説明

画像形成装置

【課題】 複数色の画像の色合わせに使用するトナーが一部の色だけ偏って消費されるのを防止する。
【解決手段】 色合わせ制御部2は、残量検出部9からのC,M,Yの各色のトナー残量の情報を受け取り、その情報に基づいて、間接転写方式のC,M,Yの各色の内、トナーがもうすぐ無くなり画像形成が不可能となるトナーニアエンド状態でない色のトナーを選択する。もし、トナーニアエンド状態でない色のトナーが複数有った場合とすべての色のトナーがトナーニアエンドの場合、中間転写ベルトに対して最下流に位置する感光体に形成する画像の色のトナーを選択する。

【発明の詳細な説明】
【技術分野】
【0001】
この発明は、ファクシミリ装置,プリンタ,複写機,複合機を含む画像形成装置に関する。
【背景技術】
【0002】
従来、電子写真方式において、黒色の画像は直接転写方式によって用紙に直接転写し、その他の色の画像は間接転写方式によって一度中間転写体に転写してから用紙に転写するようにした画像形成装置(例えば、特許文献1参照)があった。
このような画像形成装置において、間接転写方式の複数色の画像の色合わせを行い、それとは別に、間接転写方式で転写されたある色の画像と直接転写方式で転写された黒色の画像との色合わせを行うことにより、全色の画像の色合わせを行う方法が知られている。

◆ データ抜粋:
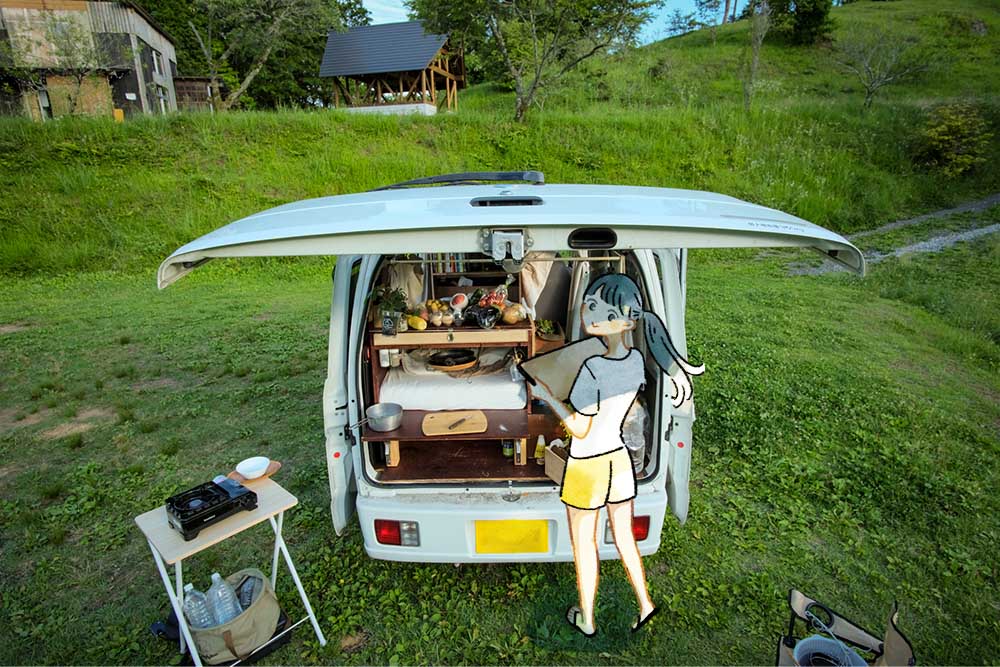 白くまに備え付けられたキッチン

◆ 理解度の確認:
[a] 画像形成装置の説明文を読み、次の問いに答えなさい。
(i) この発明は、どのような装置を含む画像形成装置に関するものか。
(ii) 従来の画像形成装置では、黒色の画像はどの方式で用紙に転写されていたか。
(iii) トナーニアエンド状態でない色のトナーが複数有った場合、色合わせ制御部2はどの色のトナーを選択するか。
[b] 画像形成装置の説明文を、最後の文の後から続けなさい。

◆ 解答例:
[a]
(i) ファクシミリ装置、プリンタ、複写機、複合機を含む画像形成装置。
(ii) 直接転写方式。
(iii) 中間転写ベルトに対して最下流に位置する感光体に形成する画像の色のトナー。

[b]
【発明の概要】
【発明が解決しようとする課題】
【0003】
しかし、上述のような従来の色合わせでは、間接転写方式で転写されたある色の画像と直接転写方式で転写された黒色の画像とを合わせて色合わせを行う際に、間接転写方式で転写する色合わせ用の色を一種類に固定してしまうと、その色のトナーの消費が多くなり、他の色のトナーとの消費量に偏りが生じるという問題があった。
この発明は上記の点に鑑みてなされたものであり、複数の色の画像の色合わせに使用するトナーが一部の色だけ偏って消費されるのを防止することを目的とする。
【課題を解決するための手段】
【0004】
この発明は上記の目的を達成するため、第1の転写体に複数の異なる色のトナーによって第1のパターン画像を形成し、その第1のパターン画像を読み取り、その読み取った第1のパターン画像に基づいて上記第1の転写体に対する各色のトナーの画像の形成位置がずれないように合わせる第1の位置合わせ手段と、上記第1の転写体に上記異なる各色のトナーの中から選択した一種類の色のトナーによってパターン画像を形成し、第2の転写体に上記各色のトナーと異なる一種類の色のトナーによってパターン画像を形成し、上記第1の転写体に形成したパターン画像に上記第2の転写体に形成したパターン画像を転写して上記第1の転写体上に第2のパターン画像を形成し、その第2のパターン画像を読み取り、その読み取った第2のパターン画像に基づいて上記第1の転写体に対する画像の形成位置に対して上記第2の転写体に対する画像の形成位置がずれないように合わせる第2の位置合わせ手段と、上記第1の転写体に画像を形成するのに使用する各色のトナーに関する情報に基づいて、上記第1の転写体にパターン画像を形成するときに使用する色のトナーを選択する選択手段を備えた画像形成装置を提供する。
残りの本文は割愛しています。